Goryle z opolskiego zoo wyszły na nowy wybieg. Do zabawy mają hamak, podesty i węże strażackie
Bongo i Kimbali, 9-letnie goryle, które w czerwcu dołączyły do Ashmara w opolskim zoo, zakończyły proces socjalizacji. Teraz mogą razem aktywnie spędzać czas na nowym wybiegu. Węże strażackie, hamak i różnego rodzaju platformy, to nowe zabawki przygotowane specjalne dla zwierząt.
Po raz pierwszy z Ashmarem Bongo i Kimbali spotkali się 1,5 godziny po przyjeździe. - Goryle połączyły się wspaniale, nie walczą ze sobą, każdy z nich korzysta z wybiegu najlepiej jak może. Żerują, szukają smaczniejszych kąsków i odpoczywają. To naturalne zachowania goryli, takie jakie są w Afryce - dodaje Włodarczyk.
- Najbardziej przyjazny i dążący do człowieka, do opiekunów jest Kimbali.
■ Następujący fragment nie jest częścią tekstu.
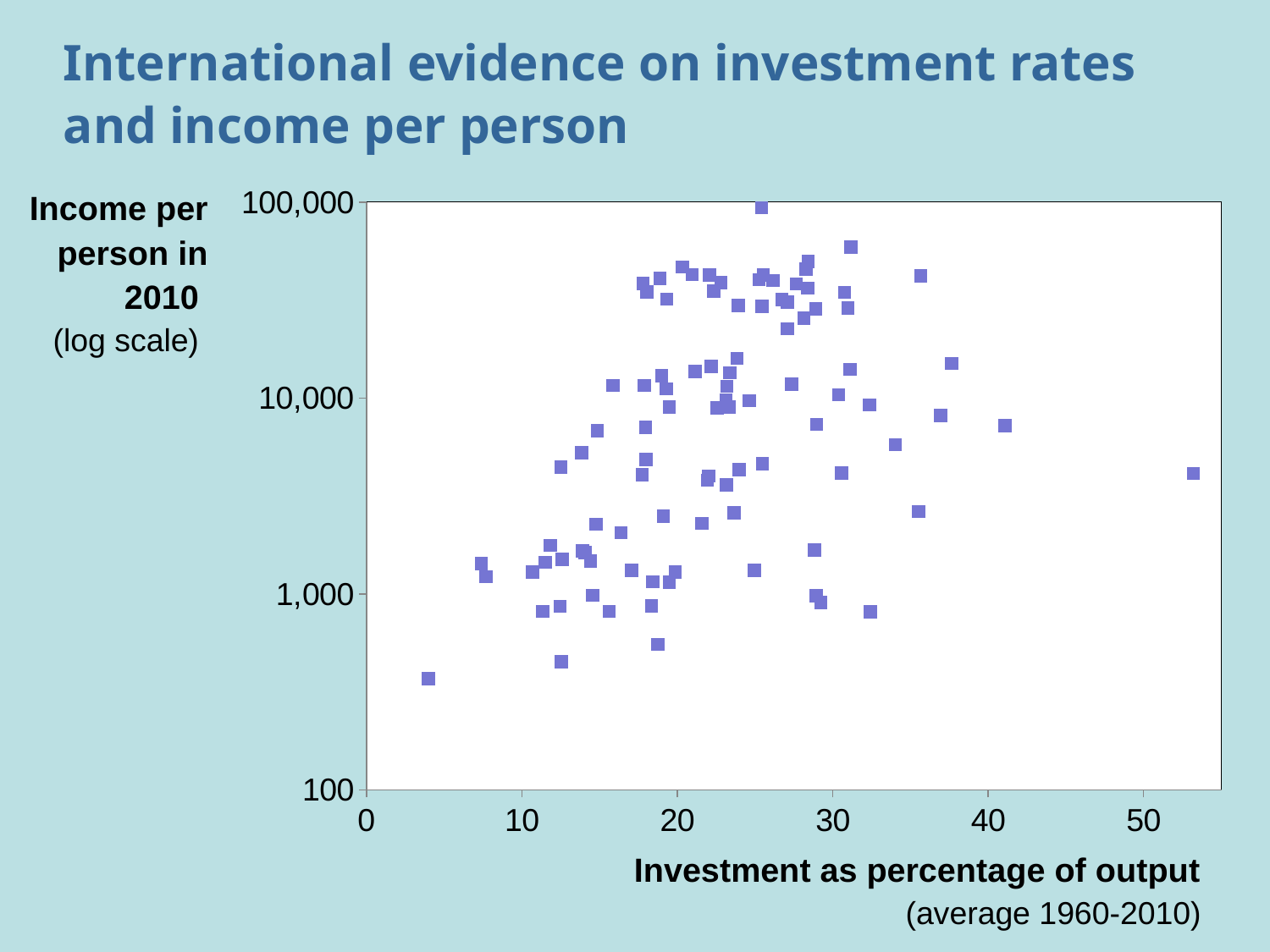
Is the income per person of the rightmost point greater or less than 10,000? less What is the title of the chart on the slide? International evidence on investment rates and income per person Is the investment rate of the lowest point on the chart greater or less than 10? less Is the investment rate of the rightmost point greater or less than 50? greater What variable is plotted on the horizontal axis of the chart? Investment as percentage of output (average 1960-2010) What kind of chart is shown on the slide? Scatter plot In general, does income per person rise or fall as investment as a percentage of output increases? Rise What is the highest value labelled on the vertical axis of the chart? 100,000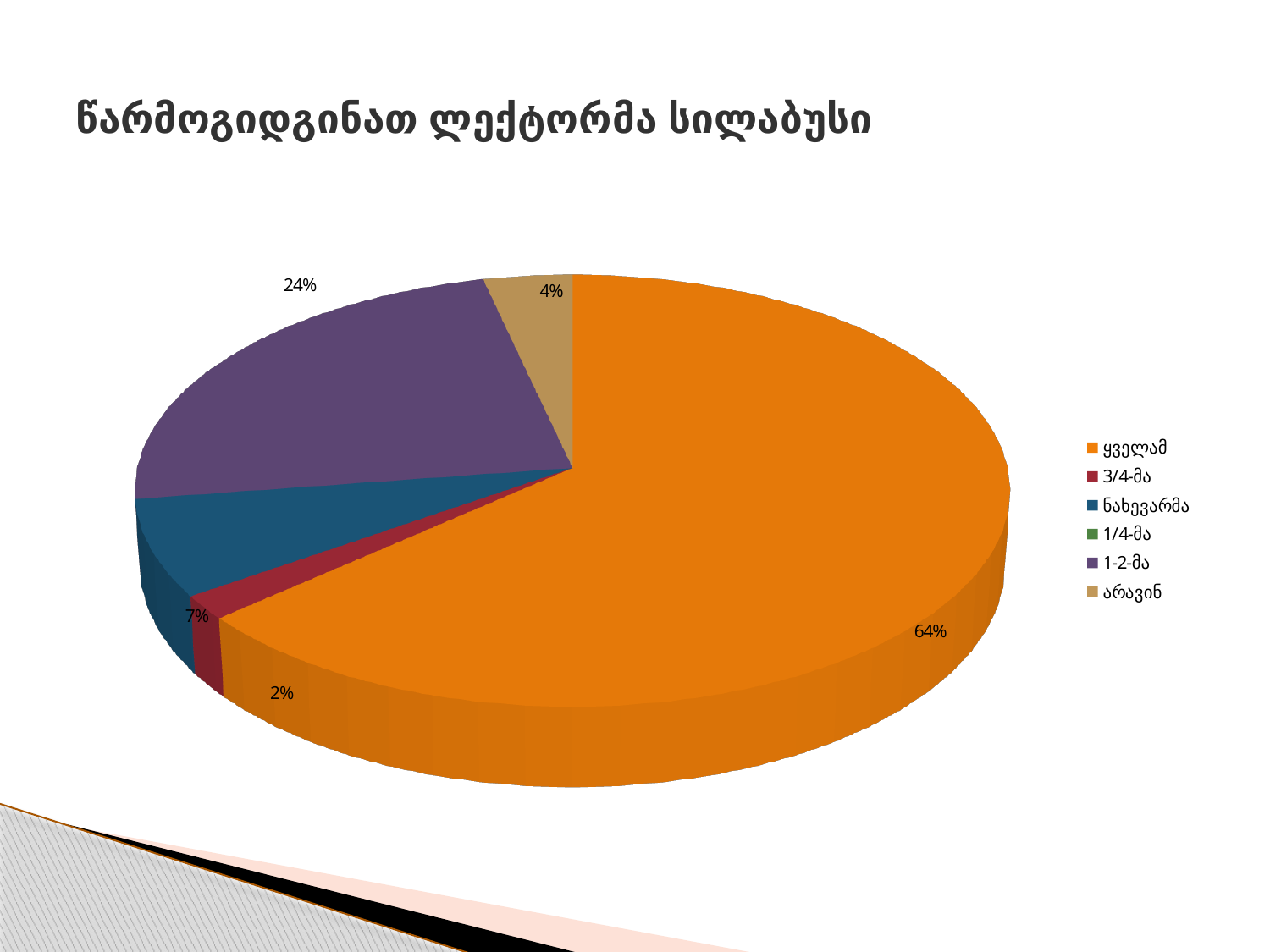
What is the title of the chart slide? წარმოგიდგინათ ლექტორმა სილაბუსი What percentage is shown for the ნახევარმა slice? 7% What kind of chart is shown on the slide? pie chart Which of the labelled slices is the smallest? 3/4-მა How many categories does the legend list? 6 What is the difference in percentage points between the ყველამ slice and the 1-2-მა slice? 40 percentage points What percentage of the pie is labelled for the ყველამ slice? 64% Which slice is larger, ნახევარმა or არავინ? ნახევარმა What percentage is shown for the 1-2-მა slice? 24% What percentage is shown for the არავინ slice? 4% Which category has the largest slice of the pie? ყველამ What percentage is shown for the 3/4-მა slice? 2%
Bongo jest taki trochę wycofany, dopiero trzeba go przełamywać, podchodzić do niego. Po przyjeździe Bongo starał się pokazać, że on też jest ważny i tu Ashmar zachował się bardzo ładnie, ponieważ nie było specjalnej agresji z jego strony, on po prostu Bonga popchnął i Bongo zrozumiał, że jeszcze jest za mały, żeby dowodzić. Jest taka zasada u goryli, że zawsze jeśli do nich się podchodzi np. nakarmić, to w tej kolejności w jakiej jest hierarchia: najpierw Ashmar, potem Bongo, na końcu Kimabli.
Goryle na wybiegu pozostaną do momentu, aż temperatura powietrza nie spadnie poniżej 15 stopni Celsjusza. Kiedy na zewnątrz będzie chłodniej zostanie otwarte wejście do budynku, żeby goryle mogły się ogrzać.